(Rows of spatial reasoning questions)
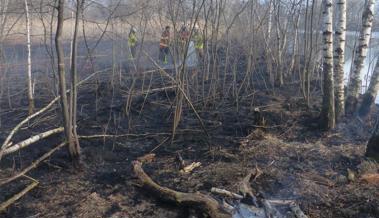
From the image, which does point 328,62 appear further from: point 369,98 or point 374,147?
point 369,98

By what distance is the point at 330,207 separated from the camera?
14.8 feet

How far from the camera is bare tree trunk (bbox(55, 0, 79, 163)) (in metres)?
4.75

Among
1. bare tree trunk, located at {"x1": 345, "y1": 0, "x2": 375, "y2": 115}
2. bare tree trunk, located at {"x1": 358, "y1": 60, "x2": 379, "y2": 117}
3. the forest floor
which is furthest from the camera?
bare tree trunk, located at {"x1": 358, "y1": 60, "x2": 379, "y2": 117}

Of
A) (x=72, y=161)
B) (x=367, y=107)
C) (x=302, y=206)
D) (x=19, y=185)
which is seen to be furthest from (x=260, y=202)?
(x=367, y=107)

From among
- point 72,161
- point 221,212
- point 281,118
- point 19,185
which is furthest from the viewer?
point 281,118

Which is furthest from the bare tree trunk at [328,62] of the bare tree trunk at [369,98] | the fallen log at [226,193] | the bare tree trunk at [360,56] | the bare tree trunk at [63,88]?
the bare tree trunk at [63,88]

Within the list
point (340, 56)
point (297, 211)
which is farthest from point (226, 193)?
point (340, 56)

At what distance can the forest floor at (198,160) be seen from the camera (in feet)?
14.9

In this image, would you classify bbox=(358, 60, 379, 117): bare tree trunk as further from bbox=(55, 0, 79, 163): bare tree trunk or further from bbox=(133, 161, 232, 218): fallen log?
bbox=(55, 0, 79, 163): bare tree trunk

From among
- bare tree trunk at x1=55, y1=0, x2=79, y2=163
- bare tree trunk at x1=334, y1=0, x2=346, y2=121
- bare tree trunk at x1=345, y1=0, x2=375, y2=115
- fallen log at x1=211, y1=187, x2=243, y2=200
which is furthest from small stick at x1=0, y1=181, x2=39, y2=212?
bare tree trunk at x1=345, y1=0, x2=375, y2=115

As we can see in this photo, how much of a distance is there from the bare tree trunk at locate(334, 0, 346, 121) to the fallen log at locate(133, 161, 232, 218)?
408 centimetres

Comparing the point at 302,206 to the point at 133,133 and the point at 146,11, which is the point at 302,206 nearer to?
the point at 133,133

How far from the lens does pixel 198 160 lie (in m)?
5.92

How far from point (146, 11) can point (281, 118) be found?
3898 millimetres
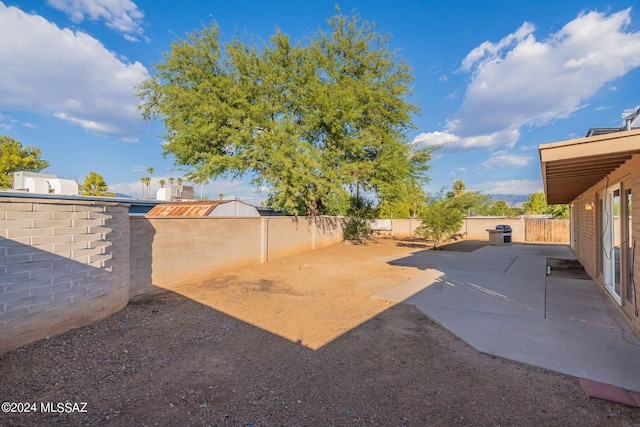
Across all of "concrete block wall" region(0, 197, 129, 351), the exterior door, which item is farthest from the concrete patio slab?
"concrete block wall" region(0, 197, 129, 351)

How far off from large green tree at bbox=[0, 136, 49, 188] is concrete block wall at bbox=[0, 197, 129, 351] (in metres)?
31.6

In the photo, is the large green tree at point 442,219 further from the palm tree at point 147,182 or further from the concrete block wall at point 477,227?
the palm tree at point 147,182

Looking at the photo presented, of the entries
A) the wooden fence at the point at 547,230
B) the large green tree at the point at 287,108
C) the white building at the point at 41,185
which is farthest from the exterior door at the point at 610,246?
the white building at the point at 41,185

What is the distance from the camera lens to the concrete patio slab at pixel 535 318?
341 centimetres

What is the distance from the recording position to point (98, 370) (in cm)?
335

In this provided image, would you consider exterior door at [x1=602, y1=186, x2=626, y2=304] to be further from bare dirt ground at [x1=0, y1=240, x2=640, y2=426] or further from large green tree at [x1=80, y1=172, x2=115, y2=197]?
large green tree at [x1=80, y1=172, x2=115, y2=197]

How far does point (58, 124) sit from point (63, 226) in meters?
21.8

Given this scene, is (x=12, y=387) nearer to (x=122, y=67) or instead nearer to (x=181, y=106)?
(x=181, y=106)

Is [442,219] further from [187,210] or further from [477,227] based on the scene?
[187,210]

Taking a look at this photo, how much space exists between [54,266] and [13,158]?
33.3 metres

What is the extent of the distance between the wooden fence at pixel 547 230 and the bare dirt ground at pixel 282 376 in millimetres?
21495

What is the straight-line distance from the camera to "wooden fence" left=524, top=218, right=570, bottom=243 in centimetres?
2073

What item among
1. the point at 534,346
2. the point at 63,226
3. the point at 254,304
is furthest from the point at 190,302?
the point at 534,346

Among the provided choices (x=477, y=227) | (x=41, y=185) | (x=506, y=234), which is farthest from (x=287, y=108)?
(x=477, y=227)
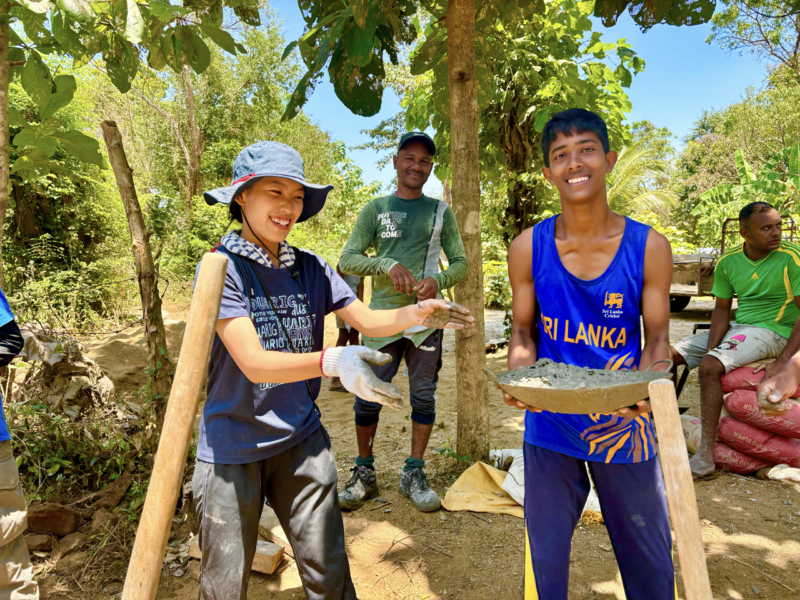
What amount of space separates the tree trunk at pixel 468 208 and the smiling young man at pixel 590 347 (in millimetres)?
Answer: 1401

● **Challenge**
Write out all of the rows above word for word, leaving out the pictures.

● **Response to the exercise**
From the image, which does point 328,62 appear further from: point 369,98 or point 374,147?
point 369,98

By what distance is the point at 330,207 separated from the camera?
14.8 feet

How far from the camera is bare tree trunk (bbox(55, 0, 79, 163)) (in metres)?
4.75

Among
1. bare tree trunk, located at {"x1": 345, "y1": 0, "x2": 375, "y2": 115}
2. bare tree trunk, located at {"x1": 358, "y1": 60, "x2": 379, "y2": 117}
3. the forest floor
which is furthest from the camera?
bare tree trunk, located at {"x1": 358, "y1": 60, "x2": 379, "y2": 117}

Of
A) (x=72, y=161)
B) (x=367, y=107)
C) (x=302, y=206)
D) (x=19, y=185)
which is seen to be furthest from (x=260, y=202)?
(x=367, y=107)

From among
- point 72,161
- point 221,212
- point 281,118
- point 19,185
which is furthest from the viewer?
point 281,118

Which is furthest from the bare tree trunk at [328,62] of the bare tree trunk at [369,98] | the fallen log at [226,193] | the bare tree trunk at [360,56] | the bare tree trunk at [63,88]?
the bare tree trunk at [63,88]

Within the list
point (340, 56)
point (297, 211)
which is farthest from point (226, 193)?
point (340, 56)

At what distance can the forest floor at (198,160) be seen from the camera (in feet)?
14.9

In this image, would you classify bbox=(358, 60, 379, 117): bare tree trunk as further from bbox=(55, 0, 79, 163): bare tree trunk or further from bbox=(133, 161, 232, 218): fallen log?
bbox=(55, 0, 79, 163): bare tree trunk

From among
- bare tree trunk at x1=55, y1=0, x2=79, y2=163
- bare tree trunk at x1=334, y1=0, x2=346, y2=121
- bare tree trunk at x1=345, y1=0, x2=375, y2=115
- fallen log at x1=211, y1=187, x2=243, y2=200
which is furthest from small stick at x1=0, y1=181, x2=39, y2=212?
bare tree trunk at x1=345, y1=0, x2=375, y2=115

As we can see in this photo, how much of a distance is there from the bare tree trunk at locate(334, 0, 346, 121) to the fallen log at locate(133, 161, 232, 218)?
408 centimetres

Comparing the point at 302,206 to the point at 133,133 and the point at 146,11, which is the point at 302,206 nearer to?
the point at 133,133

How far from the lens does pixel 198 160 lie (in m)?
5.92

How far from point (146, 11) can point (281, 118) be found?
3898 millimetres
Across all of "concrete block wall" region(0, 197, 129, 351), the exterior door, which item is farthest from the concrete patio slab?
"concrete block wall" region(0, 197, 129, 351)

How far off from large green tree at bbox=[0, 136, 49, 188] is concrete block wall at bbox=[0, 197, 129, 351] (in metres)?
31.6

In the photo, is the large green tree at point 442,219 further from the palm tree at point 147,182 or further from the concrete block wall at point 477,227?
the palm tree at point 147,182

Looking at the photo presented, of the entries
A) the wooden fence at the point at 547,230
B) the large green tree at the point at 287,108
C) the white building at the point at 41,185
which is farthest from the exterior door at the point at 610,246?
the white building at the point at 41,185

What is the distance from the camera lens to the concrete patio slab at pixel 535 318?
341 centimetres

What is the distance from the recording position to point (98, 370) (in cm)?
335

In this provided image, would you consider exterior door at [x1=602, y1=186, x2=626, y2=304] to be further from bare dirt ground at [x1=0, y1=240, x2=640, y2=426] or further from large green tree at [x1=80, y1=172, x2=115, y2=197]?
large green tree at [x1=80, y1=172, x2=115, y2=197]

How far does point (58, 124) sit from point (63, 226) in meters?
21.8

Given this scene, is (x=12, y=387) nearer to (x=122, y=67) or instead nearer to (x=181, y=106)?
(x=181, y=106)

Is [442,219] further from [187,210] or further from [477,227] based on the scene?
[187,210]

Taking a look at this photo, how much space exists between [54,266] and [13,158]?
33.3 metres

What is the extent of the distance between the wooden fence at pixel 547 230 and the bare dirt ground at pixel 282 376 in millimetres?
21495

What is the straight-line distance from the camera to "wooden fence" left=524, top=218, right=570, bottom=243 in centimetres?
2073

What item among
1. the point at 534,346
2. the point at 63,226
3. the point at 254,304
is furthest from the point at 190,302?
the point at 534,346

Among the provided choices (x=477, y=227) | (x=41, y=185) | (x=506, y=234), which is farthest from (x=287, y=108)?
(x=477, y=227)
What amount of space separates the tree trunk at pixel 468 208 and the smiling young man at pixel 590 347 (in millimetres)?
Answer: 1401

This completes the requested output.